India Keith was a young girl swimming for fun in Hillsville, Va., when some Junior Olympics coaches asked if she could be brought to the next town each day to train. Her family wasn't able to do it.
Now a lawyer, she still wonders how good she might have been.
"I just don't want to have that regret with my kids."
So when Cody found himself stuck as Myers Park's backup quarterback last season, the Keiths decided to act. They believed their son had the talent to start.
They had flown him several times this summer to California to see Steve Clarkson, a quarterbacks coach whose player evaluations cost $3,000 and whose four-hour, one-on-one sessions go for $1,000.
His clients have included the sons of hockey star Wayne Gretzky, rapper Snoop Dogg and Hall of Fame quarterback Joe Montana. Clarkson is in such heavy demand that he auditions players before accepting them for coaching; one Los Angeles Daily News writer dubbed it "the football equivalent of getting into Harvard."
The Keiths declined to let Cody be interviewed for this story. But in a player diary posted on Clarkson's Web site, he described how he came to the camp.
"My dad told me about it one day and said we would be going out to California, " he wrote. "I just kind of went with it."
More trips to Clarkson's academy are in the family's future, Greg Keith said, as well as trips to other camps such as the ESPN/Under Armor combine in Florida. At 6 feet 3 inches tall and 170 pounds, Cody's growing into the kind of frame college coaches want in a quarterback. Clarkson, according to his Web site, sees "a considerable amount of upside."
That assessment, the site adds, "validated the Keiths' need to be in a situation where Cody would take the majority" of the plays in this, his junior year, "to continue his growth as a QB as well as to flaunt his talents to college recruiters."
That meant he'd have to switch schools.
"I'm still friends with all the guys at Myers Park. I'm still friends with Coach Ruark, " Cody wrote in his diary. "It just wasn't the right place for me."
Deciding on South Meck
The Keiths say they considered private and public schools inside and outside of Mecklenburg County. But they zeroed in on South Meck.
They met with the principal and liked what she said about the school. Cody had friends there. And the Keiths knew the Sabres quarterback job was open.
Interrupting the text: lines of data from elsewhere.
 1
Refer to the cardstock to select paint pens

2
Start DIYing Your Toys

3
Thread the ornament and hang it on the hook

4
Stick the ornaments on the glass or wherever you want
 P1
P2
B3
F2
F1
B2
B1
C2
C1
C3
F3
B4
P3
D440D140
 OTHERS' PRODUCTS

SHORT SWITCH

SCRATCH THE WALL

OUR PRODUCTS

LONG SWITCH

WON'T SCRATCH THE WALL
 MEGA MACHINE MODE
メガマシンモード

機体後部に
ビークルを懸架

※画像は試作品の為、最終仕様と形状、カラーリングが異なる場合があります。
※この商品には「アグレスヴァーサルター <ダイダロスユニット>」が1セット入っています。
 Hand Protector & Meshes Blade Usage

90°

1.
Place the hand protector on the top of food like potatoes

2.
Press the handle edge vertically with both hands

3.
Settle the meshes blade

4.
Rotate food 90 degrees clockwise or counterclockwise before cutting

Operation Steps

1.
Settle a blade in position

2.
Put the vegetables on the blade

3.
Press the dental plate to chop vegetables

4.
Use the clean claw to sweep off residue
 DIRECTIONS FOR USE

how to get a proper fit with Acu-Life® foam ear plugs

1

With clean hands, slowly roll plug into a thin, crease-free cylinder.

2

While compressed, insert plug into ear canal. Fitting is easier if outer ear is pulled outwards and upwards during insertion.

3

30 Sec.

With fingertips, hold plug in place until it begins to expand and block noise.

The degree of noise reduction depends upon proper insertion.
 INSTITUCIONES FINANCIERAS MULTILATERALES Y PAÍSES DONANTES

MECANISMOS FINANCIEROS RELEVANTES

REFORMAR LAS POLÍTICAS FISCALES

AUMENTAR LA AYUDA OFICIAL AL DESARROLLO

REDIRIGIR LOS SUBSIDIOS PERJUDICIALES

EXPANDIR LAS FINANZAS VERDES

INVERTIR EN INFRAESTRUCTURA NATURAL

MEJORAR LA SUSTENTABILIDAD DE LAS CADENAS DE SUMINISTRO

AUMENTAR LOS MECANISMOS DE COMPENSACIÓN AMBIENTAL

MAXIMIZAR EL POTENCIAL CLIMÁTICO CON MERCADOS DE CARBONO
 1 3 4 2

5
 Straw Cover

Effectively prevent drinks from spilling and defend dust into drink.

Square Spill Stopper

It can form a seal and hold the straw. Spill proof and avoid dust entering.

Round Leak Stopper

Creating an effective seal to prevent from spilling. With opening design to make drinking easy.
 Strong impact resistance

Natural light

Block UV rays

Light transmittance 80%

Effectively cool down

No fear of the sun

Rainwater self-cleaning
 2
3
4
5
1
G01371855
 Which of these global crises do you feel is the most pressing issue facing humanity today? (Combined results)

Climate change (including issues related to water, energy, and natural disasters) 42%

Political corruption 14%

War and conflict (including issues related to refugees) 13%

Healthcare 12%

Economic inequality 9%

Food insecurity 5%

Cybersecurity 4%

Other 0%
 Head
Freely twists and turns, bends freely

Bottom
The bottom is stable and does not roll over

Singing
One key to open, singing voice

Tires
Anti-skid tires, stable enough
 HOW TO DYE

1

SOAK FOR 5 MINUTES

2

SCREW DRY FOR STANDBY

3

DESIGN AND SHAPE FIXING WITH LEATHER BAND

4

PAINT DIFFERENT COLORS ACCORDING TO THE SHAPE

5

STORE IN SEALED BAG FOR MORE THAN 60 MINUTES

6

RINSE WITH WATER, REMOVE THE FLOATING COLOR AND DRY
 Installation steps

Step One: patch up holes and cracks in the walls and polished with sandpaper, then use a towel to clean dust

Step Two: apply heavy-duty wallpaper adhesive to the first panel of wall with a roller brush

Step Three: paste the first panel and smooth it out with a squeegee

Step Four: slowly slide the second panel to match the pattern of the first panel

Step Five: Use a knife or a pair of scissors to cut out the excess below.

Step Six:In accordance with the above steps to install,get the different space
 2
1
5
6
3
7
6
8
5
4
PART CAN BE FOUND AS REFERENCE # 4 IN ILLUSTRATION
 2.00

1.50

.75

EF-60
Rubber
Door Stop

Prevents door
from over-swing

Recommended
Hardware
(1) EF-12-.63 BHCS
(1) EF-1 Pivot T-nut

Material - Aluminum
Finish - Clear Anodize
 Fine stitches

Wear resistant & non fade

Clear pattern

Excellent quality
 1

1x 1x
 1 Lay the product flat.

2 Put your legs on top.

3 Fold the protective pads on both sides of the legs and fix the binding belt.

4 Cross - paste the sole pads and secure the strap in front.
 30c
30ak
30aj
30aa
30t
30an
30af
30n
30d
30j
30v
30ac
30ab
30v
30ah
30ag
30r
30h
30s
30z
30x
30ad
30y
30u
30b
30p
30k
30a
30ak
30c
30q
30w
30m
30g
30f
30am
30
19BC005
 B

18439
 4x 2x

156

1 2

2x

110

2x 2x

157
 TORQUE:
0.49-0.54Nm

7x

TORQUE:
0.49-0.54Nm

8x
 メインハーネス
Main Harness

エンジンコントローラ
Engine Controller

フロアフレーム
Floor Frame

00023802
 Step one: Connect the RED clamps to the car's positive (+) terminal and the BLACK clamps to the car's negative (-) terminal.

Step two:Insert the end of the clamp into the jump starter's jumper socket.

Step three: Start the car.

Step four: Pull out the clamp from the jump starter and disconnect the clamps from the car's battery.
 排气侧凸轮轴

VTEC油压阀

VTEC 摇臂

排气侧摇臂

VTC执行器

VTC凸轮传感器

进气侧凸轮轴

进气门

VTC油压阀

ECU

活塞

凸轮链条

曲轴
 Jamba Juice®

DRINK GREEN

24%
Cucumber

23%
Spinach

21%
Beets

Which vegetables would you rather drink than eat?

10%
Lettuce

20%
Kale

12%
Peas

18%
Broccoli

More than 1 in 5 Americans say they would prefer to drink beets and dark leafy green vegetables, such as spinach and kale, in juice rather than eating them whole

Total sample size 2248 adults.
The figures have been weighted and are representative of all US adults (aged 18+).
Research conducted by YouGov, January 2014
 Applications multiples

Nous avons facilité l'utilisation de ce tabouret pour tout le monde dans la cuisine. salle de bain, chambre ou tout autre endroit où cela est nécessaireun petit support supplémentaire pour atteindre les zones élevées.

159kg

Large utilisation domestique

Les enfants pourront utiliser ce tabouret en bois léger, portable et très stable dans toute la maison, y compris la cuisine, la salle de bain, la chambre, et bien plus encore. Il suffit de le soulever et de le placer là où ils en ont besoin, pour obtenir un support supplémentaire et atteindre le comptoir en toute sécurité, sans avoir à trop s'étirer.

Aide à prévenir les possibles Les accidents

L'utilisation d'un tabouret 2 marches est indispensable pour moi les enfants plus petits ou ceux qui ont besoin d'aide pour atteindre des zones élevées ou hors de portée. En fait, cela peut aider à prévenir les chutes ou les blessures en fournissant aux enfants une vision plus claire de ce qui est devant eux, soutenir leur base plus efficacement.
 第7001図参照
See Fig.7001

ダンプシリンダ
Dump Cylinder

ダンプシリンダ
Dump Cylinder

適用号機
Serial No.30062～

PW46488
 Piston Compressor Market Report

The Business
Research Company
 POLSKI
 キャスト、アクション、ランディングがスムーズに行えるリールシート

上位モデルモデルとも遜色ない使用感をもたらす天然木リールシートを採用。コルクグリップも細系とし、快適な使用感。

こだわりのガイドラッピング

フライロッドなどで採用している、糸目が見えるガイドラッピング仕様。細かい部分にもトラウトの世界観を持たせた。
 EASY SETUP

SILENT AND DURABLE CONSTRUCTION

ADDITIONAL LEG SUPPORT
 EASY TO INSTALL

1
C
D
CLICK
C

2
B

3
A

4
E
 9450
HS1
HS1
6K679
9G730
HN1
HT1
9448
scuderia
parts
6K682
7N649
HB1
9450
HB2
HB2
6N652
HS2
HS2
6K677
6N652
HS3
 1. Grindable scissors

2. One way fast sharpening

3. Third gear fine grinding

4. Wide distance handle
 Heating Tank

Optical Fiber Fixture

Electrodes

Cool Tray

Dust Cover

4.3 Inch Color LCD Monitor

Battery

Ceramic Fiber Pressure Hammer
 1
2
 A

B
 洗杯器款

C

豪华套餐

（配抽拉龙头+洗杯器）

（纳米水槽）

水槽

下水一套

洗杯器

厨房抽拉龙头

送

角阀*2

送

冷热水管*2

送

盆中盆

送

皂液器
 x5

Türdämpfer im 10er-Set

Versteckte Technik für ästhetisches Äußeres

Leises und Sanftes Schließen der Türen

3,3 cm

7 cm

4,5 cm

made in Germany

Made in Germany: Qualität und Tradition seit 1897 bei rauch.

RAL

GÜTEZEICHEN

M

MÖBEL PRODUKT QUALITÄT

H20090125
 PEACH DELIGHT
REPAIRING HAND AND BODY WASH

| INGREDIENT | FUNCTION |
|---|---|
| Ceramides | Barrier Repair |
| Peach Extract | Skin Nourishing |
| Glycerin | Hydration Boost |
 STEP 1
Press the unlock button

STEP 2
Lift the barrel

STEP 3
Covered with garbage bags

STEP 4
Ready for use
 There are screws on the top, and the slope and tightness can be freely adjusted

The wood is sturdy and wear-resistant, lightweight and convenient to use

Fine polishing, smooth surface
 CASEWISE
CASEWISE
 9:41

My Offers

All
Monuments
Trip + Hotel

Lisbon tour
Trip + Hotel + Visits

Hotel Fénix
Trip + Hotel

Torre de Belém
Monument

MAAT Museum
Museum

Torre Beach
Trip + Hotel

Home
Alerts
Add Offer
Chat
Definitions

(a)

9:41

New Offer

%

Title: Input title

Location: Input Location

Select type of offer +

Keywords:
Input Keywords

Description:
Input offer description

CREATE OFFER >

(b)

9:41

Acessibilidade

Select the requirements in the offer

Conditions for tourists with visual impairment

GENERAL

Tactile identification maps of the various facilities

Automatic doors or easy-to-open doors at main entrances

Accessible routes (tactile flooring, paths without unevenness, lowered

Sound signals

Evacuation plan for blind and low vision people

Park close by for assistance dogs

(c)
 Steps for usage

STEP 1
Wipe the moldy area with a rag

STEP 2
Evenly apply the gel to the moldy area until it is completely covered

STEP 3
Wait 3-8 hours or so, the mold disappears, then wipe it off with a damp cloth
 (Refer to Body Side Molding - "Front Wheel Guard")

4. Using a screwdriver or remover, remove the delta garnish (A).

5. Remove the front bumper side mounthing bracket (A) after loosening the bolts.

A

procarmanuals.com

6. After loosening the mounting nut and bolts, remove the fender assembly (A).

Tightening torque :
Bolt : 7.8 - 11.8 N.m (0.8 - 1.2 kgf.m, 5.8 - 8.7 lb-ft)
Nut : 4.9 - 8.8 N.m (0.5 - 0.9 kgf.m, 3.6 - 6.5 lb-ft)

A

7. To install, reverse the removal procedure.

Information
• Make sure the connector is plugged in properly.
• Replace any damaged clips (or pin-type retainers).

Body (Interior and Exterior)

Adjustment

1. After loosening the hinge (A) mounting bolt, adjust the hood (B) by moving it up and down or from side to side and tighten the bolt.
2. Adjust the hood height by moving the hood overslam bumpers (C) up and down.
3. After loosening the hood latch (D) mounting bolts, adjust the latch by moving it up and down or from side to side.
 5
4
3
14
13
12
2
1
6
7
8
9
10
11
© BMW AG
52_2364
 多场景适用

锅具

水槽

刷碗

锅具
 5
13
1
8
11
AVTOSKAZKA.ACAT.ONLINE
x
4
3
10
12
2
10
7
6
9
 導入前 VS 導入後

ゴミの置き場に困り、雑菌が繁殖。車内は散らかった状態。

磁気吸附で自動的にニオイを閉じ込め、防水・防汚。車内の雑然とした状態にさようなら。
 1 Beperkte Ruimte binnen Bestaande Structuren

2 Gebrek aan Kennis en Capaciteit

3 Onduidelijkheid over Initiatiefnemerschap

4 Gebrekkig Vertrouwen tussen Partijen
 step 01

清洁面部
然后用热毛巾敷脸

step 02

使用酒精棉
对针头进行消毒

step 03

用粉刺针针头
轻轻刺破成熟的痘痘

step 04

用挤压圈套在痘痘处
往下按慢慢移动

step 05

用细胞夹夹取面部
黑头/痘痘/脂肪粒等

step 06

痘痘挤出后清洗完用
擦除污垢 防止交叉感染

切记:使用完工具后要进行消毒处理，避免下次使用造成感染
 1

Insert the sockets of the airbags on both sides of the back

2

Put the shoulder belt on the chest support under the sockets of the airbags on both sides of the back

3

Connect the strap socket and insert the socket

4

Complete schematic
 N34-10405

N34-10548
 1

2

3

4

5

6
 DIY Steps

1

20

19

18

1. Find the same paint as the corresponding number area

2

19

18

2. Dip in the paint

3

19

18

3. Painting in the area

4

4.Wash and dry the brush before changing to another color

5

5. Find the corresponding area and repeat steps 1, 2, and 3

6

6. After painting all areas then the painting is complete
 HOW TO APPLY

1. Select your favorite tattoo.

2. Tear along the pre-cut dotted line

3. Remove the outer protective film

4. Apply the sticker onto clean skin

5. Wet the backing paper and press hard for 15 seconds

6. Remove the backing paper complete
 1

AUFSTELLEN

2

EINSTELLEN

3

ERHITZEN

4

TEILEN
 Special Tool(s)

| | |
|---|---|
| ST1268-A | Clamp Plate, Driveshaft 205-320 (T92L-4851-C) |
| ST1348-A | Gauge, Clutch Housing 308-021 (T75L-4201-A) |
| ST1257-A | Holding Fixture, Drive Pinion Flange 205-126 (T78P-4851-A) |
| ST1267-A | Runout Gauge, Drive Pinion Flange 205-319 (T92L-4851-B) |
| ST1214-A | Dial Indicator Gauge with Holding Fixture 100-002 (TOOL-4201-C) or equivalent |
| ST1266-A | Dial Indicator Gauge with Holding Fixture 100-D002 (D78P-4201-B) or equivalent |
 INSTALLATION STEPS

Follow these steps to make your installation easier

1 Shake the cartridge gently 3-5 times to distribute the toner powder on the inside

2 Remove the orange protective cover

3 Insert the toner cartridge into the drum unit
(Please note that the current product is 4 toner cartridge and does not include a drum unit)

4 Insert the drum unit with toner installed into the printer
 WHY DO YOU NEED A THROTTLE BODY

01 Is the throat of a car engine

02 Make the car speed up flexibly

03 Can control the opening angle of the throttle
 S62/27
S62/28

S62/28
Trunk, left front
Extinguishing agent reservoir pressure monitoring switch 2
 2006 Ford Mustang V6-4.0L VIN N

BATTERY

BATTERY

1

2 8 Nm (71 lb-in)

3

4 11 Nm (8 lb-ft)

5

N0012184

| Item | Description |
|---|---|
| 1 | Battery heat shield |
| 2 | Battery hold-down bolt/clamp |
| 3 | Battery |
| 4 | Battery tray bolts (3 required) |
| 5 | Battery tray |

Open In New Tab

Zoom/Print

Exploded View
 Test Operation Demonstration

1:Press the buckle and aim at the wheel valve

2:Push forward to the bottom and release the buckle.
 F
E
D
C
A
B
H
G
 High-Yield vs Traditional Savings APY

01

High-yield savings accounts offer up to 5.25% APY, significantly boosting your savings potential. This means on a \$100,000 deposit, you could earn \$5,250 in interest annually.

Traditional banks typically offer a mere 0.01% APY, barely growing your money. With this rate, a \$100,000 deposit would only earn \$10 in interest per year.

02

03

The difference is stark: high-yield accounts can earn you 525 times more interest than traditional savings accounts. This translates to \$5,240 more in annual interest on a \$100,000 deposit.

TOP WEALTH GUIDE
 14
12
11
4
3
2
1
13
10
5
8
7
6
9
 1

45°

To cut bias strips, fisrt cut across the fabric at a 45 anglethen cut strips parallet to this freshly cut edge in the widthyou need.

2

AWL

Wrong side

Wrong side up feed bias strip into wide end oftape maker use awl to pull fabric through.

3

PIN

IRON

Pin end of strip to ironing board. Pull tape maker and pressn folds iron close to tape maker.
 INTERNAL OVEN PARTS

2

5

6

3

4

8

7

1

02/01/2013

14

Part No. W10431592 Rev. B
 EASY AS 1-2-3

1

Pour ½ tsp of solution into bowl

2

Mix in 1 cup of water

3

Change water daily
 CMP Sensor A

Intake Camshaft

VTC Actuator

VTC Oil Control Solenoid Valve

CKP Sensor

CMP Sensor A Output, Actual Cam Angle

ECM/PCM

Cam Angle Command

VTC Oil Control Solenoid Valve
Last year, after its best season in years, South Meck players were boarding a bus for the playoffs when they learned their season had been forfeited because quarterback Jey Yokeley had been declared ineligible.
He had transferred in, just as Cody intended to do.
South Meck parents warned the Keiths to follow the rules. The same admonition came from Superintendent Peter Gorman, whom GregKeith knew from earlier discussions about possible construction ventures.
This spring, the Keiths paid $737,500 for a 3,600-square-foot house inside the South Meck zone, three miles from their old home in the Myers Park zone. In May, they made the move.
Gorman said if families follow the rules, CMS can't judge their reasons for moving.
"I always hope that parents will make a choice that's in their child's best interest, " Gorman said. "I typically think of that as an academic interest. ... But the family has to make the decision in their hearts."
The Keiths say they have never hesitated to act in their children's behalf.
"We did this with all five kids, starting in kindergarten, " Greg said. "You analyze each child, each year, and you (ask), 'Is this the right place for this particular child?' It's kind of one year at a time."
With Cody Keith at the helm this year, South Meck has advanced deep into the playoffs.
Still, new rumors have cropped up. South Meck rarely throws the ball, so Cody gets few chances to show off his arm. Greg Keith says he hears he's transferring his son to Charlotte Latin or Charlotte Christian or Country Day so he can have a bigger role in a different offense.
None of it's true, he said. "We're very happy at South Meck."